We report a case of a 42 year old male who presented with fever and non-projectile vomiting for one week. He had associated epigastric pain and loose stool. He had been on anti-retroviral drugs for 3 years and the last CD 4 count done in 2018 was 511cells/ul. Had history of enlarged lymph nodes, liver and spleen in 2018. In 2018, the excisional lymph node biopsy showed vasoformative spindle shaped lesions. HHV-8 Immunohistochemical chemical staining was not done at that time. He was presumptively treated for tuberculosis (TB) in 2019 based on chest x-ray. He had repeated blood transfusions due to recurrent anemia. Results of the tests done were as follows: Hemoglobin 4.3g/dl, Mean CorpuscularVolume (MCV) 100.3 fL, Platelets 552, White Blood Cell count (WBC) 12.0, Urea 6.8mmo/l, Creatinine 101umol/l, Alanine transaminase (ALT) 28.9 U/L, Aspartate transaminase (AST) 42.9U/L, Rapid plasma regain (RPR) –non reactive, Hepatitis Bsurface Antigen (HBsAg)-non reactive, Erythrocyte sedimentation rate (ESR)-53mm/h, Serum Adenosine deaminase (ADA) 2.8, sputum for gene Xpert- no Mycobacteria Tuberculosis (MTB) detected, stool microscopy, culture and sensitivity- normal, Chest x-ray showed heterogeneous opacities bilaterally in the lower zones with cavitations. Excisional lymph node biopsy: mild degree of reactive sinus histiocytosis, follicular pattern retained reactive hyperplastic follicles, HHV 8 positive staining lymphocytes and lymphoblasts encroaching on follicles. Patient received six cycles of Cyclophosphamide, Vincristine and Prednisolone which induced remission and improve quality of life.

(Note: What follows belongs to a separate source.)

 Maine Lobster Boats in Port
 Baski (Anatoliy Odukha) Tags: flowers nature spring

CASE 3: HHV-8-associated MCD

We report a case of a 27 year old female presented with acute gastroenteritis with a long standing history of unexplained anemia. She had been on antiretroviral therapy for 1year and Tuberculosis (TB) drugs for two months. TB drugs were initiated on clinical grounds. Examination revealed fixed drug reaction rash, generalized matted lymph nodes. Results for the tests done were as follows: WBC 3.46, HB 4.0g/dl, MCV 102fL, Platelets 99, Albumin 42g/dl, Urea 2.8mmol/l, Creatinine 66umol/l, AST 10.5U/L, ALT 40U/L, gravindex-non reactive. Excisional lymph node biopsy showed spindle cells in capsule and subcapsular areas of the lymph nodes, HHV 8+ immunohistochemical staining within sinusoids and dendritic cells. She is yet to start treatment. Patient declined to give consent for bone marrow aspiration and biopsy.

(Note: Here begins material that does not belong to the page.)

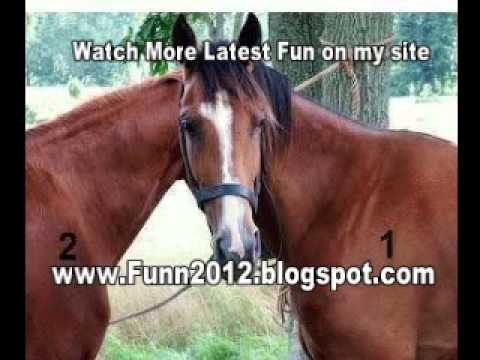 Most Watched Funny Animal Videos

FB in the left main brochus

Figure 3: Hyalinized blood vessels from case 3


Our three case reports do demonstrate what literature says about Castleman disease (CD), which describes a group of three immunological disorders that occur in individuals of all ages and share a similar microscopic lymph node appearance.

HHV-8 associated MCD is associated with the worst prognosis,11 with death reported within 2 years of diagnosis3 , but survival could probably be improved with early diagnosis and treatment as demonstrated in our 42 year old patient.

MCD is characterized by cytokine storm, B-symptoms which mimic other diseases like Tuberculosis, disseminated Kaposi sarcoma and Lymphoma4–7 and HIV infection. In the case series presented, the patients were initially asymptomatic, and presented with fever, anemia and generalized lymphadenopathy later on during the course of the disease. Excision lymph node biopsy is pivotal as the characteristic architecture is basically pathognomonic of CD. All the patients had MCD evidenced by generalized lymphadenopathy and histology showing Onion ring skin architecture and Lollipop lesions.

Diagnosis in the patient with iMCD was late as the patient was initially managed as Sickle Cell Disease based only on sickling test without hemoglobin electrophoresis test result.

These case reports demonstrate that it is important for all clinicians to consider the diagnosis of Castleman disease as a differential diagnosis in patients presenting with lymphadenopathy, anemia or unexplained fever. Given that examination of an excised lymph node is necessary to establish the diagnosis7 , referral for lymph node excisional biopsy is very important (punch biopsy may lead to misdiagnosis5


Both HHV-8 and none-HHV-8 associated CD may be very common in our Zambian population, and there is a need for prompt biopsy, reporting and treatment of all patients presenting with persistent lymphadenopathy in our hospitals. The clinical differential diagnosis for persistent lymphadenopathy in our setting should include TB lymphadenitis, disseminated KS, lymphoma and Castleman disease.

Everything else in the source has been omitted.